Patients should receive a “seamless service” when they leave hospital, health secretary Andrew Lansley has said, as he announced £70m funding for helping people settle at home.

In a move designed to stop patients being re-admitted to hospital soon after treatment, Mr Lansley pledged £70 million for “re-ablement” packages.

The money will be spent on supporting people in the first six weeks after they leave hospital and could be used for things like adapting homes or providing drop-in services. It is estimated the cash will support around 35,000 people in the next six months, most of whom are likely to be elderly.

A spokeswoman for the Department of Health said patients were already receiving help when they left hospital but it was hoped the new money could lead to even more getting the right support. The funding will be given to PCTs for services in both the NHS and social care system.

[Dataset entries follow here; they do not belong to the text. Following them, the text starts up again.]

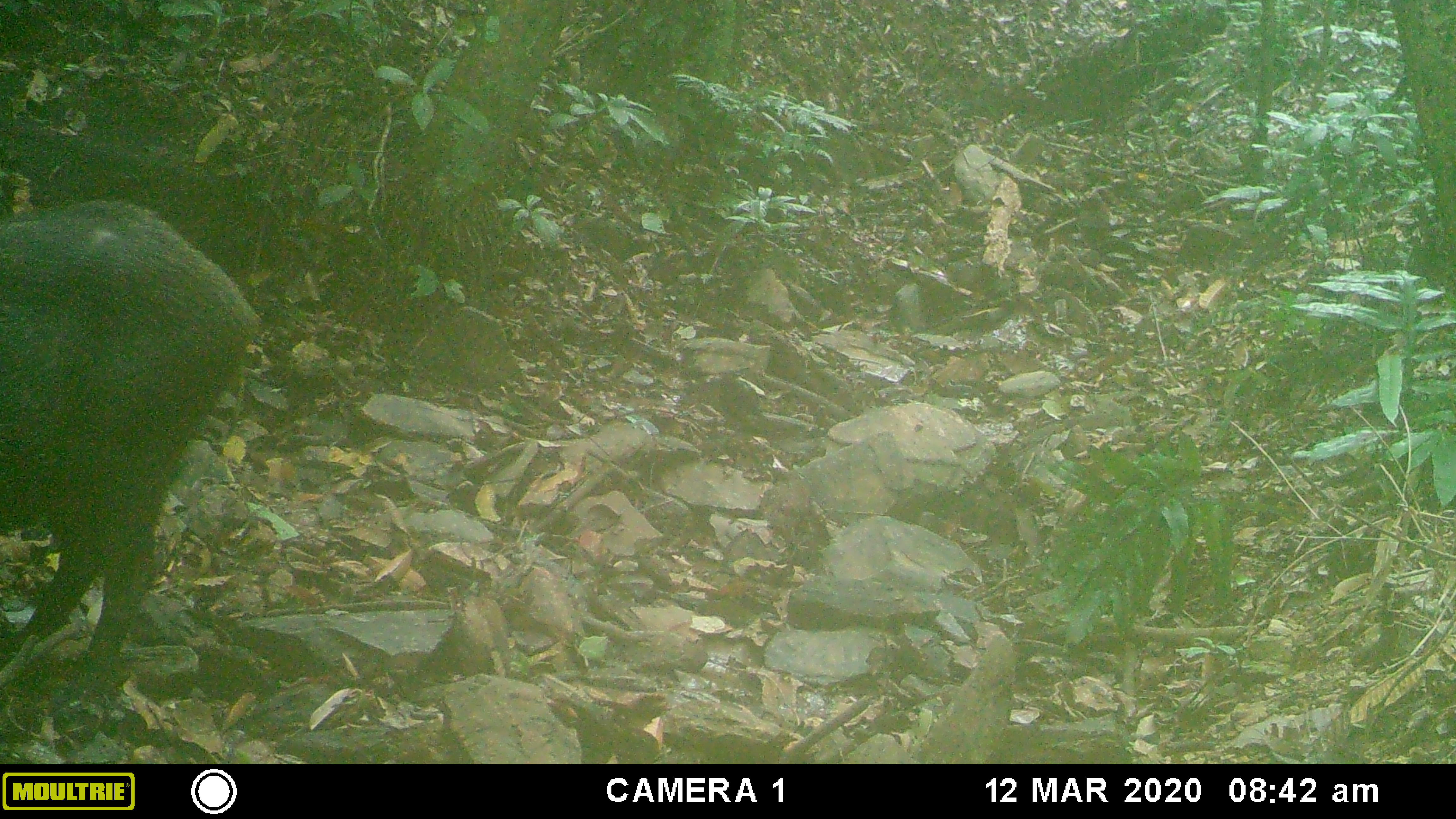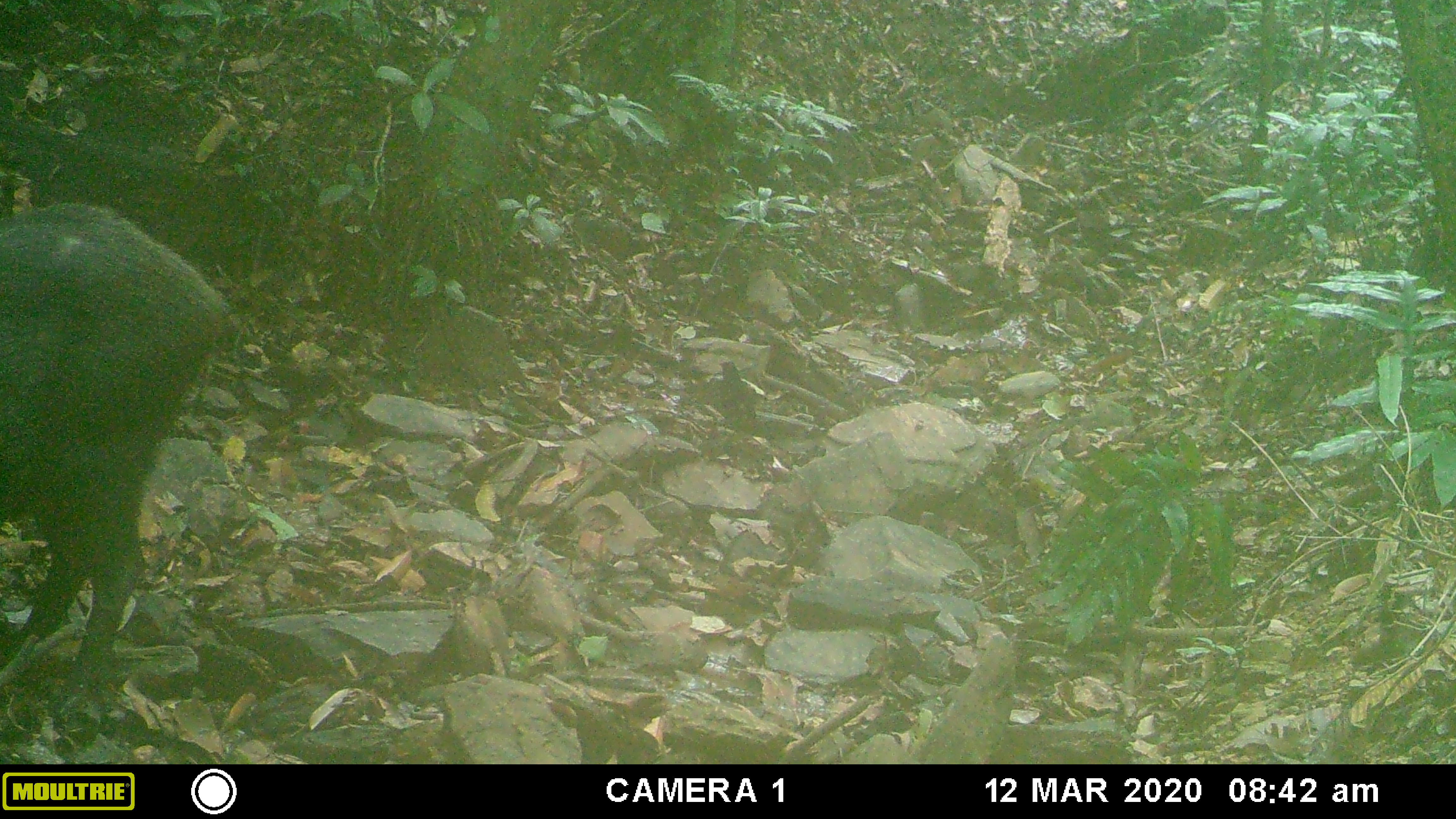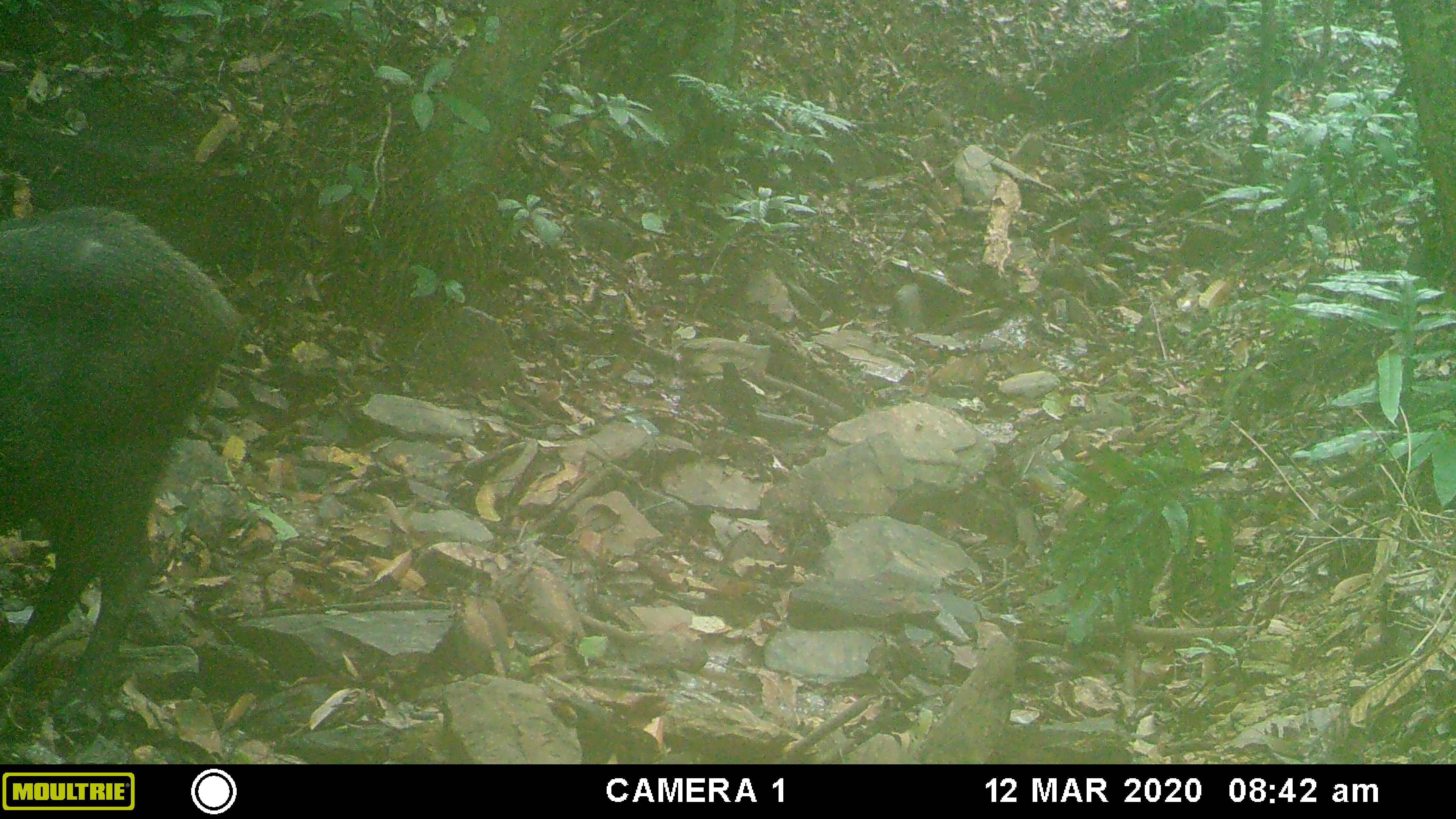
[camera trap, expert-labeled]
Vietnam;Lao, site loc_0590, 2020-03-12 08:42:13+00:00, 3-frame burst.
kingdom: Animalia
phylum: Chordata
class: Mammalia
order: Artiodactyla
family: Suidae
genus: Sus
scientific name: Sus scrofa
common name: eurasian wild pig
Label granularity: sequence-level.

In June, Mr Lansley announced that hospitals will be fined if patients are re-admitted as an emergency within 30 days of being discharged. Hospitals in England will be paid for initial treatment but will not be paid again if the patient is brought back with a related problem, according to the policy, which comes into force in April.

Mr Lansley said: “Too many patients don’t get the seamless, effective service they should when they leave hospital. They leave an environment in which they have been cared for around the clock to go home, sometimes alone, with no help.

“Too often they end up back in hospital because they haven’t had help readjusting to life at home. In fact, we’ve seen a 50% increase in the number of emergency readmissions in the 10 years from 1998. We need to do more to prevent this from happening.”

NHS Confederation acting chief executive Nigel Edwards said: “Patients want care that moves them seamlessly from initial complaint to treatment and then aftercare so the department is right to highlight the importance of getting people back up on their feet and out of hospital.”

However, he highlighted that directing the NHS to spend in particular ways was not consistent with Mr Lansley’s plans to give up and devolve decision making, and focus on outcomes.

Mr Edwards said: “We would, however, be surprised to see more of this type of announcement of small amounts of NHS funds being allocated from the centre as it seems to run counter to the entire direction of government health policy.”

King’s Fund chief executive Chris Ham welcomed the announcement. He said in a statement it “indicates a welcome commitment to improving patient care by integrating health and social care services”.

He said: “The additional funding will help NHS services and local authorities support people to retain independence in their own home and avoid costly readmissions to hospital. It also paves the way for changes next year that will see hospitals responsible for the first 30 days of care post discharge.

“Although the NHS will receive a small real terms funding increase in the spending review, it will still need to deliver significant productivity savings, while social care budgets are likely to be subject to significant cuts.

“Given the severe pressure on health and social care budgets over the next few years, it will be essential that the NHS and local authorities work together to pool resources and align services. The re-ablement fund is an important first step in supporting integration.”